Equations of lines describe how points in a geometric plane are connected. They are often written in a form like Ax + By = C, where A, B, and C are constants. The most straightforward line equation format is the vertical line, such as x = k, or the horizontal line y = k.

In this task, lines are part of the triangle’s sides, specifically given as x=2, y+1=0 (which can be rearranged as y = -1), and x + 2y = 4. Each line intersects with others to define the triangle's vertices. Using line equations, you can find these points of intersections, which are crucial for determining the circumcenter.

Intersection of Lines

When two lines intersect, they share a common point. This point can be found by solving the equations of the lines simultaneously.
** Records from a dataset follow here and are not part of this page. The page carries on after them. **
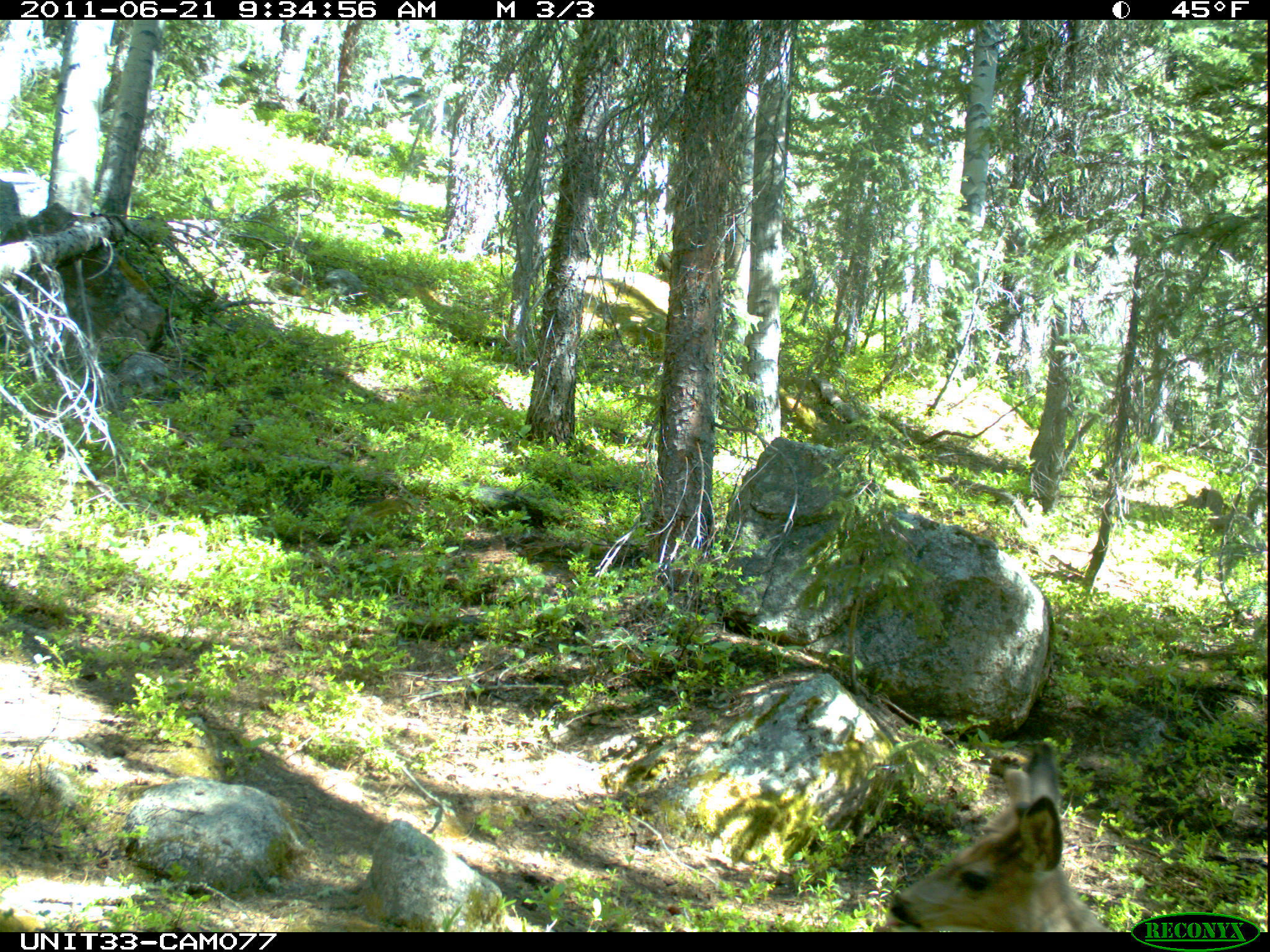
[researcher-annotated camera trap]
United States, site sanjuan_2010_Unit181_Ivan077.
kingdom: Animalia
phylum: Chordata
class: Mammalia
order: Artiodactyla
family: Cervidae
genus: Odocoileus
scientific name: Odocoileus hemionus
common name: mule deer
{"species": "Odocoileus hemionus (mule deer)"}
In our scenario, the intersections are the vertices of the triangle. To find a vertex such as point A, you solve the equations x=2 and y+1=0. This yields the coordinates (2, -1). Repeating this process with other pairs of equations provides all three vertices of the triangle (points A, B, and C). Knowing how to find these intersections is key in geometry to further explore properties like circumcenters.

Midpoint Formula

The midpoint formula is a straightforward algebraic way to find the point that is exactly halfway between two other points on a line segment. It is calculated using the formula \((\frac{x_1 + x_2}{2}, \frac{y_1 + y_2}{2})\).

For the sides of a triangle, knowing midpoints is crucial, especially when determining the perpendicular bisectors, which leads us to the circumcenter. In this problem, the midpoints of each triangle side are calculated: for example, the midpoint of AB is found to be (3, -1) using this formula. Using midpoints helps establish the necessary perpendicular slopes needed for constructing perpendicular bisectors.